“I’m Finally Going Home”
The dirt beneath his boots felt heavier than ever—almost as if the earth itself was trying to pull him down, begging him not to walk away. His uniform was torn, covered in dust, ash, and the dried blood of battles he never wanted to fight. His hands trembled as he held the piece of cardboard, the one message he had dreamed of writing for years:
I’m finally going home.

He wasn’t smiling.
He couldn’t.
The young soldier sat alone on the battlefield path, surrounded by the silent remains of everything he had survived. Behind his exhausted eyes lived stories he would never fully tell—faces he could never forget, screams that echoed in the back of his mind no matter how hard he tried to bury them.
He was the youngest in his unit when he arrived. A boy with dreams, laughter, and a quiet belief that he would come back quickly, without scars, without nightmares. But war changes the definition of “home,” and it changes the meaning of “coming back.”
He remembered the first night he arrived at the base—how the older soldiers had teased him for carrying a photograph of his mother folded carefully in his pocket. He remembered how he used to write her letters every night, even when he had no strength left to hold the pen. “I’m fine, Mom,” he always wrote. He lied, not because he wanted to—
but because he knew she wouldn’t sleep otherwise.
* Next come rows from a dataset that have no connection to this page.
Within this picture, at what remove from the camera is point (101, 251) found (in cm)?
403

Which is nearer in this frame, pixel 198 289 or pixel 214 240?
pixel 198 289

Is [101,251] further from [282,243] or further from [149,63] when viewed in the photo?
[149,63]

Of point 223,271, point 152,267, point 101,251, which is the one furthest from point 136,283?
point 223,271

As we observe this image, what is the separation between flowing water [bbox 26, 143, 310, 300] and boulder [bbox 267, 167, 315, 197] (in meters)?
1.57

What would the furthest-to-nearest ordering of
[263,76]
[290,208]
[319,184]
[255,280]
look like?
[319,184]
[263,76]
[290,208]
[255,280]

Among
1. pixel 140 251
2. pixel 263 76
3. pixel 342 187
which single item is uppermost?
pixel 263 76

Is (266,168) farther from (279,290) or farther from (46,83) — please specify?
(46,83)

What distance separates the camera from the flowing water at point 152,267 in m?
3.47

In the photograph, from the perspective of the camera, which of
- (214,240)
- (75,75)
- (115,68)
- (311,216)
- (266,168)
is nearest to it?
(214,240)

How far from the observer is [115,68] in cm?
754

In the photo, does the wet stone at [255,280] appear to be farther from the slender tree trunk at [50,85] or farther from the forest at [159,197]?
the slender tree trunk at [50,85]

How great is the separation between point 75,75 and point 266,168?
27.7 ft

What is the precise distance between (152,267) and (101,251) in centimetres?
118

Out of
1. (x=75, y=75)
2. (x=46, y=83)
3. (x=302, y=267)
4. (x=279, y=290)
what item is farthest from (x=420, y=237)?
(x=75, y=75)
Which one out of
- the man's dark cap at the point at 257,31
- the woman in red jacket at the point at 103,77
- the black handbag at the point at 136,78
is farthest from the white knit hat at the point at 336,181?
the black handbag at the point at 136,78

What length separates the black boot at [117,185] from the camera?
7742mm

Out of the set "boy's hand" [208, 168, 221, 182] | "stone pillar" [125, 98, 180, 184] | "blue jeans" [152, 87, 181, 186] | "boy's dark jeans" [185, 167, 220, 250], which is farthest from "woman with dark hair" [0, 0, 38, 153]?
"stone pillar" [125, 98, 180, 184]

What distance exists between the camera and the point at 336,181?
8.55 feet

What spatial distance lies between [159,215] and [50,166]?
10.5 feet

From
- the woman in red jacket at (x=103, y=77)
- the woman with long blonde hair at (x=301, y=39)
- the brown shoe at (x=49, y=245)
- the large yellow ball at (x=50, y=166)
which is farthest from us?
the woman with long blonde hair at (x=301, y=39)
One by one, the men he laughed with, trained with, ate with—
were taken.
Some in seconds.
Some in slow, agonizing hours.
Some in ways that left no words behind, only silence.
He had learned to sleep next to explosions.
He had learned to run when he wanted to freeze.
He had learned to carry the weight of the wounded even when his legs were shaking.
And he had learned that the hardest pain was not the wounds on his skin—
but the grief he carried inside his chest.
The last battle had been the worst.
He remembered the dust storm, the smoke, the sudden burst of fire. He remembered reaching out for his friend’s hand—only to grab air. He remembered kneeling beside him, trying to stop the bleeding, whispering, “Stay with me. Please stay,” even though he knew he couldn’t.
His friend had smiled weakly and whispered,
“You’ll make it home for both of us.”
Now, as he held the cardboard sign, he thought of that moment.
He wasn’t going home alone.
He was carrying every memory, every sacrifice, every name carved into the back of his heart.
His face was bruised, scratched, and tired—
but in his eyes, there was something else too:
a small spark of hope.
Home.
A bed that wasn’t made of cold ground.
A meal that wasn’t eaten in silence.
A hug that lasted longer than a second.
A voice that didn’t shout orders.
A world where he could finally breathe.
But he also feared going home.
How do you explain to your family that you feel older than your own father?
How do you explain that silence can be louder than bombs?
How do you explain that you survived, but parts of you didn’t?
He didn’t know the answers.
He only knew one thing:
He was finally done fighting.
With one deep breath, he stood up, holding the sign close to his chest. The road ahead was long, but it led to the place he had dreamed of every night—the place where someone would be waiting, maybe crying, maybe smiling, maybe both.
He whispered to himself,
“I made it… I’m going home.”
But behind him, the battlefield remained.
And even though his feet would walk away,
a piece of his heart would always stay there—
with the ones who never got the chance to write the same sign.